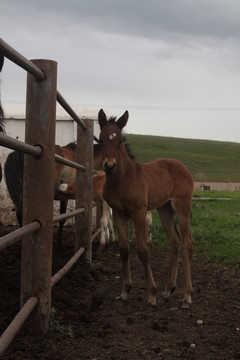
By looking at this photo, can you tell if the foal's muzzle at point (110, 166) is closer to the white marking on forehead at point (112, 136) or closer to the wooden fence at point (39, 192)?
the white marking on forehead at point (112, 136)

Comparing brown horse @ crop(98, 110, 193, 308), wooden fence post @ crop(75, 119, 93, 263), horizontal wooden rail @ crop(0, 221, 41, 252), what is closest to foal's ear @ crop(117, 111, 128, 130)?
brown horse @ crop(98, 110, 193, 308)

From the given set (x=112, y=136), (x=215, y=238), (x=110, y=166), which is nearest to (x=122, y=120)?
(x=112, y=136)

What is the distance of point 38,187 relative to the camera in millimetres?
2766

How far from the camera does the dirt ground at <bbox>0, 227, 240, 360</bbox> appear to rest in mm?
2775

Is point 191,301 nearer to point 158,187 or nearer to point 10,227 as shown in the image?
point 158,187

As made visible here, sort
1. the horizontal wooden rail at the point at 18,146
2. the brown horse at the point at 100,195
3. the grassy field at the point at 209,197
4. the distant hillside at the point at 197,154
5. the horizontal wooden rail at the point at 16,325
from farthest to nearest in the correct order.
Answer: the distant hillside at the point at 197,154, the grassy field at the point at 209,197, the brown horse at the point at 100,195, the horizontal wooden rail at the point at 16,325, the horizontal wooden rail at the point at 18,146

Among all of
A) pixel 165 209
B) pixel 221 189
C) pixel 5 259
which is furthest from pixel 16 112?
pixel 221 189

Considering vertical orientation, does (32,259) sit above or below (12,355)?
above

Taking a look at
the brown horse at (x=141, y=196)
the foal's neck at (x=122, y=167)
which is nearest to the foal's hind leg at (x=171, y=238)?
the brown horse at (x=141, y=196)

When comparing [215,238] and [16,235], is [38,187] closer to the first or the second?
[16,235]

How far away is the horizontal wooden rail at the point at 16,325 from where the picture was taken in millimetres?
2144

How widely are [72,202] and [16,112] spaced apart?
2406 mm

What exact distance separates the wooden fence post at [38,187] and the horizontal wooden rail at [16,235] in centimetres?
10

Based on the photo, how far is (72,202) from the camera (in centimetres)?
954
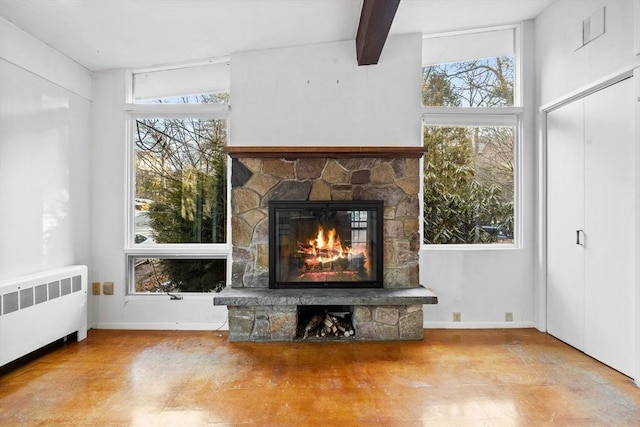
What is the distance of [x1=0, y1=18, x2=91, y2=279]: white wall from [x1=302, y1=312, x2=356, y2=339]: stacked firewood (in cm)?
227

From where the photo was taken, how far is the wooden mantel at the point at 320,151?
10.9ft

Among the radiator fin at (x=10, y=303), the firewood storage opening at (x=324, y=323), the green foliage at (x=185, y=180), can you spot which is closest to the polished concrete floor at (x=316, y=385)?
the firewood storage opening at (x=324, y=323)

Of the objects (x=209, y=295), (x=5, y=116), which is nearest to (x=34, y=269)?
(x=5, y=116)

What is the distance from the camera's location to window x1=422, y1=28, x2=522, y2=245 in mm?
3713

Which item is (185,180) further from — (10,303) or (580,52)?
(580,52)

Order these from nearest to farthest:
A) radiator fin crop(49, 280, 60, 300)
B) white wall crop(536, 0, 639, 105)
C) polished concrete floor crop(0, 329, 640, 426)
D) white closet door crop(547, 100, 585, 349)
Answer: polished concrete floor crop(0, 329, 640, 426), white wall crop(536, 0, 639, 105), radiator fin crop(49, 280, 60, 300), white closet door crop(547, 100, 585, 349)

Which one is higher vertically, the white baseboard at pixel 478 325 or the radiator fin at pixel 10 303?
the radiator fin at pixel 10 303

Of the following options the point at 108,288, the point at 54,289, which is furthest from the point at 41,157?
the point at 108,288

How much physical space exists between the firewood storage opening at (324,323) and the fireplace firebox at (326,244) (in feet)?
1.05

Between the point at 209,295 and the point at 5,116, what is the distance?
2172 millimetres

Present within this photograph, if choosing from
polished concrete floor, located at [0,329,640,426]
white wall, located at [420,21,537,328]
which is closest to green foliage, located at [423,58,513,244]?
white wall, located at [420,21,537,328]

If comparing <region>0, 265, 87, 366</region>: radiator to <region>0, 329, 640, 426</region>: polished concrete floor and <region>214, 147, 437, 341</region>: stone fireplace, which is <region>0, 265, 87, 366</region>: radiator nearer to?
<region>0, 329, 640, 426</region>: polished concrete floor

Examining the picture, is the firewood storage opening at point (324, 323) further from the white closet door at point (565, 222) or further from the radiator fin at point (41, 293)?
the radiator fin at point (41, 293)

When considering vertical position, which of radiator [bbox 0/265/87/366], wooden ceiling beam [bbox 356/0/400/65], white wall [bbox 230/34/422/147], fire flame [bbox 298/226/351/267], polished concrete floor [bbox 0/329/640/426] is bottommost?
polished concrete floor [bbox 0/329/640/426]
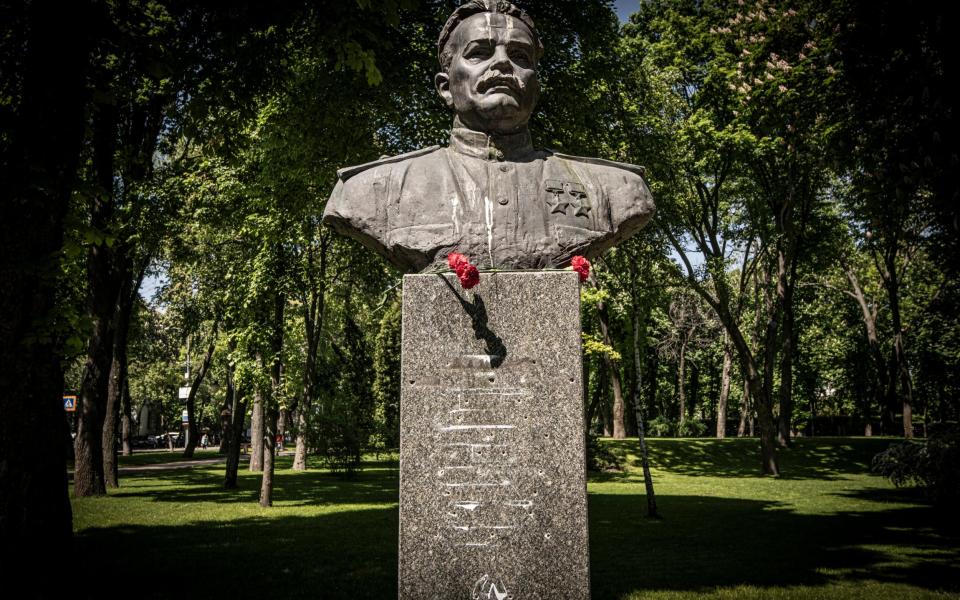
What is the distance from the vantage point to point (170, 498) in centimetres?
1656

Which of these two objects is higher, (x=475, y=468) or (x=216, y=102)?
(x=216, y=102)

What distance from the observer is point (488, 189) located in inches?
172

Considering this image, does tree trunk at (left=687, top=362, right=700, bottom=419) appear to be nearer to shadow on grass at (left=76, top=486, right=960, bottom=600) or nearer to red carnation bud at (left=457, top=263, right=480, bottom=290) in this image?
shadow on grass at (left=76, top=486, right=960, bottom=600)

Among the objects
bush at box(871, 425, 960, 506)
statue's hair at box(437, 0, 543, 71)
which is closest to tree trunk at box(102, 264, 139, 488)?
statue's hair at box(437, 0, 543, 71)

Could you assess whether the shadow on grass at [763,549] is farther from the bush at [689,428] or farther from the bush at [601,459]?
the bush at [689,428]

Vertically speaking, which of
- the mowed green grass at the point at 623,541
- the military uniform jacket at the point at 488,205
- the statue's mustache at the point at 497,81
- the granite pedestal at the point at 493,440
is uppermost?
the statue's mustache at the point at 497,81

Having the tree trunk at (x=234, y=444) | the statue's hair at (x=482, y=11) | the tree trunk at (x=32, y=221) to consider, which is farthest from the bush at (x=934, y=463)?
the tree trunk at (x=234, y=444)

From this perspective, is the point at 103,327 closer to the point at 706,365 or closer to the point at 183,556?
the point at 183,556

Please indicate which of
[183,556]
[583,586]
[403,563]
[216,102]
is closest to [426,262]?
[403,563]

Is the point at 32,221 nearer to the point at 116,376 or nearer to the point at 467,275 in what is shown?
the point at 467,275

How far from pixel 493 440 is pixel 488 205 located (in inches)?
56.3

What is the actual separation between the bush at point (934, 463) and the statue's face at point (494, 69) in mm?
10639

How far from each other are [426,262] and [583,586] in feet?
6.68

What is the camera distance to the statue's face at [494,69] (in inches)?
169
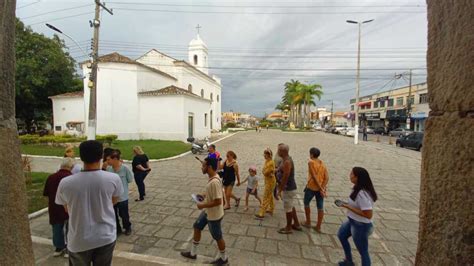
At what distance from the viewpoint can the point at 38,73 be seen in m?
24.0

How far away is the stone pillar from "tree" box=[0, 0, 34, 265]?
2.60 metres

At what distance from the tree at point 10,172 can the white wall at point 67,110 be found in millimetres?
25096

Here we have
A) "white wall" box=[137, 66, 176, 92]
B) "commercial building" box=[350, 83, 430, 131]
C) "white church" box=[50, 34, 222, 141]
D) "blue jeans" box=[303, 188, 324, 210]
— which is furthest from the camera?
"commercial building" box=[350, 83, 430, 131]

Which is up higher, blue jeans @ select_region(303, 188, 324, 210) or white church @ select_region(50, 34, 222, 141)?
white church @ select_region(50, 34, 222, 141)

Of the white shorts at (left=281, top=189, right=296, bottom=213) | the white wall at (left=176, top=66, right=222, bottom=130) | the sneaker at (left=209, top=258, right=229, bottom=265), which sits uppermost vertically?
the white wall at (left=176, top=66, right=222, bottom=130)

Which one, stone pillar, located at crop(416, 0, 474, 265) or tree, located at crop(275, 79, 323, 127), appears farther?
tree, located at crop(275, 79, 323, 127)

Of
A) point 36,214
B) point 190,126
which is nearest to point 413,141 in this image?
point 190,126

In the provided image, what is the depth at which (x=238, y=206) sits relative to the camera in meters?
5.74

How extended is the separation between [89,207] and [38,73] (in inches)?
1180

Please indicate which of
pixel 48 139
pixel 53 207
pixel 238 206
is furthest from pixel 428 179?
pixel 48 139

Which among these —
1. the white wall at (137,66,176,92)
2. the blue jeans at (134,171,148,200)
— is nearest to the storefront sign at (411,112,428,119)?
the white wall at (137,66,176,92)

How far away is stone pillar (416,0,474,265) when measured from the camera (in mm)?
1103

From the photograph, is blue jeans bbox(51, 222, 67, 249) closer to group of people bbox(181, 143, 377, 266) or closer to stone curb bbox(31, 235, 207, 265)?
stone curb bbox(31, 235, 207, 265)

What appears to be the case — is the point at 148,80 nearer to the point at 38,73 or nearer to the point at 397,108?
the point at 38,73
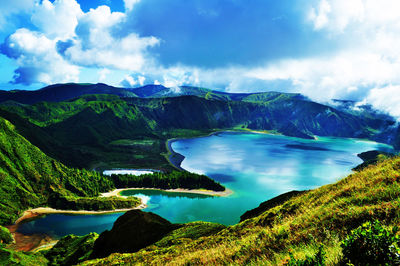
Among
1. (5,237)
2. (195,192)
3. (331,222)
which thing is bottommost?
(5,237)

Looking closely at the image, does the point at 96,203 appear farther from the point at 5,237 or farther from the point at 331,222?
the point at 331,222

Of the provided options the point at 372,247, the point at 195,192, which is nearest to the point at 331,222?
the point at 372,247

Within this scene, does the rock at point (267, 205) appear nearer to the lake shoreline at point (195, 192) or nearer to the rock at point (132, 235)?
the rock at point (132, 235)

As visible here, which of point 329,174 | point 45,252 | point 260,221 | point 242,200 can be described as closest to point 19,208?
point 45,252

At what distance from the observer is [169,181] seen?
165 meters

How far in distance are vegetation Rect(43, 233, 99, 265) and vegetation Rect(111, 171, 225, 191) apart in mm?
81970

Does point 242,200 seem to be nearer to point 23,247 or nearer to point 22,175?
point 23,247

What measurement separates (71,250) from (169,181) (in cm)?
9086

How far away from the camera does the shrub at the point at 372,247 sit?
18.4 ft

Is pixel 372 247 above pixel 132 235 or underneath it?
above

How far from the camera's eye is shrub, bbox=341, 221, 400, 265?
18.4ft

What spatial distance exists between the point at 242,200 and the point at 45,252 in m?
101

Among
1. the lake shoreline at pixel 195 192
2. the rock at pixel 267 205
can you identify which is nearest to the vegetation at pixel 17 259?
the rock at pixel 267 205

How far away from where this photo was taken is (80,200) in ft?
449
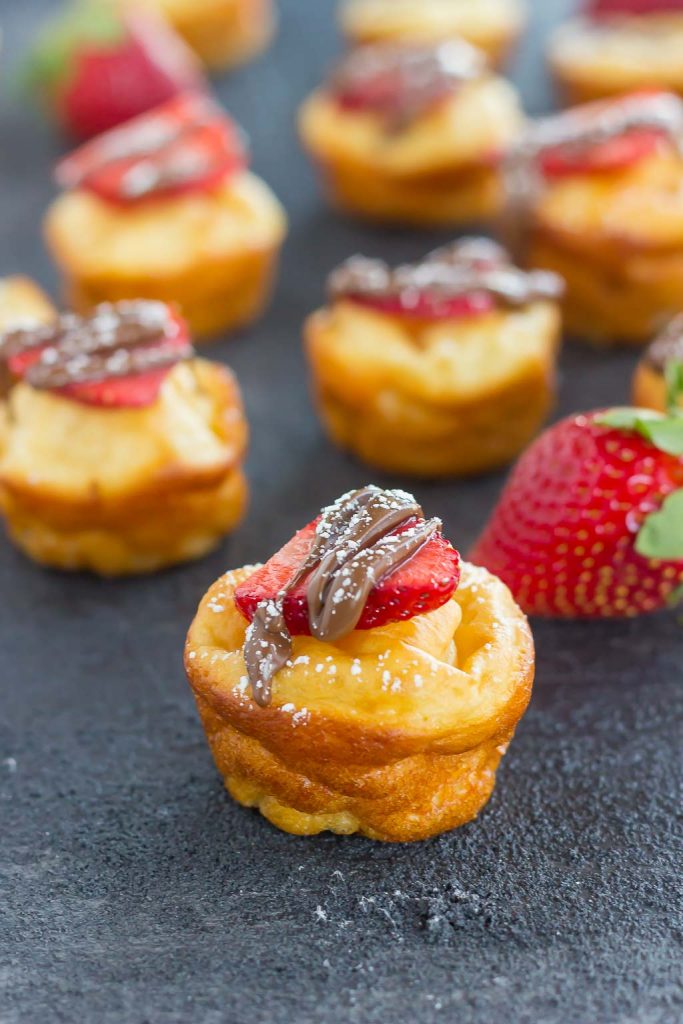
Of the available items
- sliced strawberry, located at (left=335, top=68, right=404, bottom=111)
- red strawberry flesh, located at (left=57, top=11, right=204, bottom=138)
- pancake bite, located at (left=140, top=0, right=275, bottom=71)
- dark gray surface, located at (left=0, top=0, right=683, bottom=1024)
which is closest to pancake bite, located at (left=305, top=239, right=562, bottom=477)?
dark gray surface, located at (left=0, top=0, right=683, bottom=1024)

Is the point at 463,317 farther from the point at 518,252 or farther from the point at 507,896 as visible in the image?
the point at 507,896

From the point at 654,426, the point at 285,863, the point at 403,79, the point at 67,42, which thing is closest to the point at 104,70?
the point at 67,42

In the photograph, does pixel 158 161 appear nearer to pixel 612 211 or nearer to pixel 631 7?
pixel 612 211

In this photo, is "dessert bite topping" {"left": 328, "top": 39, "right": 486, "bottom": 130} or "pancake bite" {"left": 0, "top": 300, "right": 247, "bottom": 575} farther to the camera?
"dessert bite topping" {"left": 328, "top": 39, "right": 486, "bottom": 130}

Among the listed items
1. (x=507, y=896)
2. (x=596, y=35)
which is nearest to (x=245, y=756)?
(x=507, y=896)

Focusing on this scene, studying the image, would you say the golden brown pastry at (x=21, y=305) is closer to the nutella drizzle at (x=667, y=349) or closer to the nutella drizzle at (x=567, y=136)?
the nutella drizzle at (x=567, y=136)

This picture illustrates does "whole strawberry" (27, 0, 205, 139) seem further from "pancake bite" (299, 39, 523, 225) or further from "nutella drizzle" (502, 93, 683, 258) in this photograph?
"nutella drizzle" (502, 93, 683, 258)
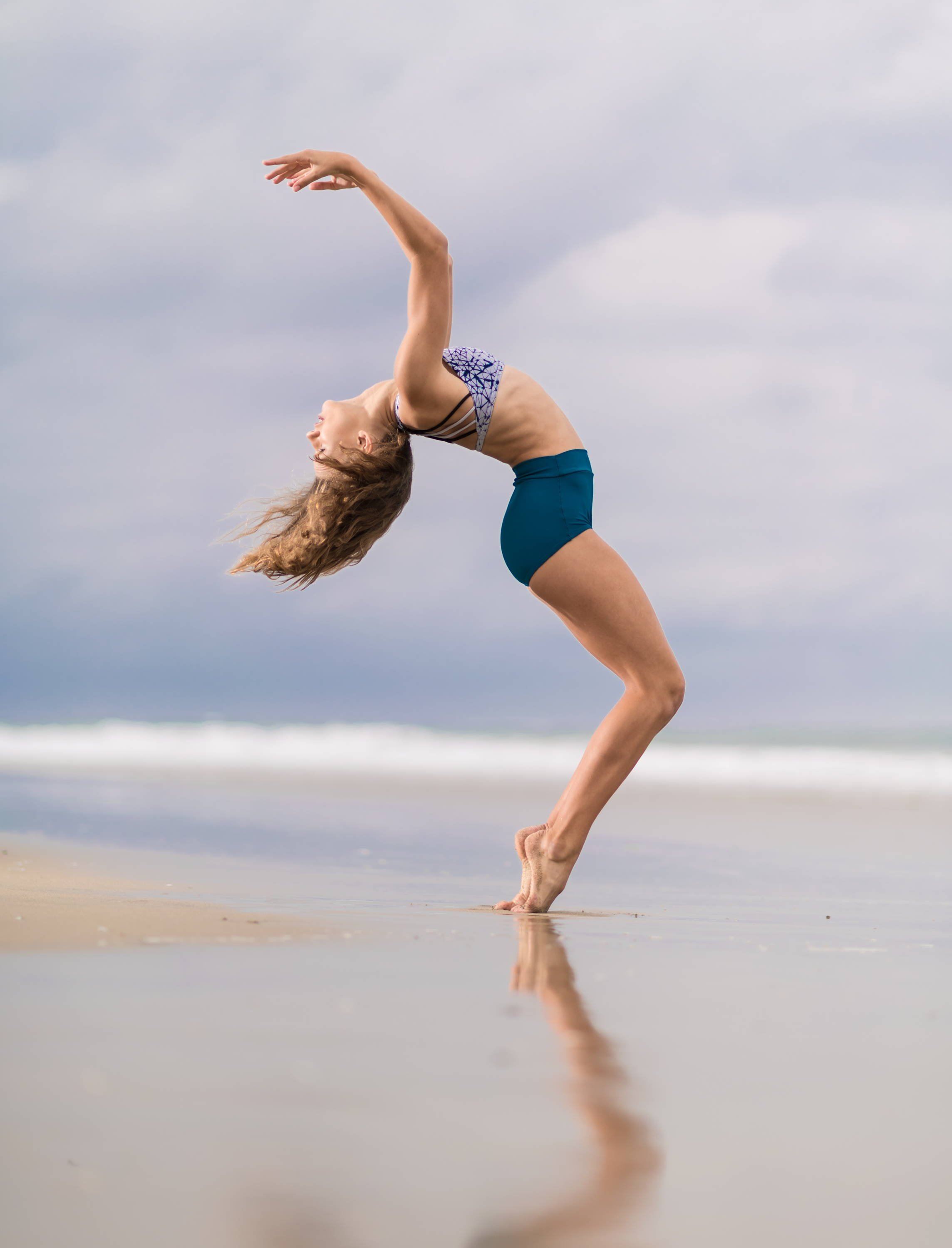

**Written task:** Revise the material from the line containing "In the photograph, does" through the end, changing "pancake bite" to "pancake square" and keeping everything else the same. Leave out the pictures.

**Final result:**
In the photograph, does pixel 158 161 appear nearer to pixel 612 211 or nearer to pixel 631 7?
pixel 612 211

In this photo, is "dessert bite topping" {"left": 328, "top": 39, "right": 486, "bottom": 130} or "pancake square" {"left": 0, "top": 300, "right": 247, "bottom": 575} farther to the camera?
"dessert bite topping" {"left": 328, "top": 39, "right": 486, "bottom": 130}

Among the listed items
1. (x=507, y=896)
2. (x=596, y=35)
which is nearest to (x=245, y=756)?
(x=507, y=896)

Focusing on this scene, studying the image, would you say the golden brown pastry at (x=21, y=305) is closer to the nutella drizzle at (x=667, y=349) or closer to the nutella drizzle at (x=567, y=136)?
the nutella drizzle at (x=567, y=136)

This picture illustrates does "whole strawberry" (27, 0, 205, 139) seem further from "pancake square" (299, 39, 523, 225) or further from "nutella drizzle" (502, 93, 683, 258) in this photograph?
"nutella drizzle" (502, 93, 683, 258)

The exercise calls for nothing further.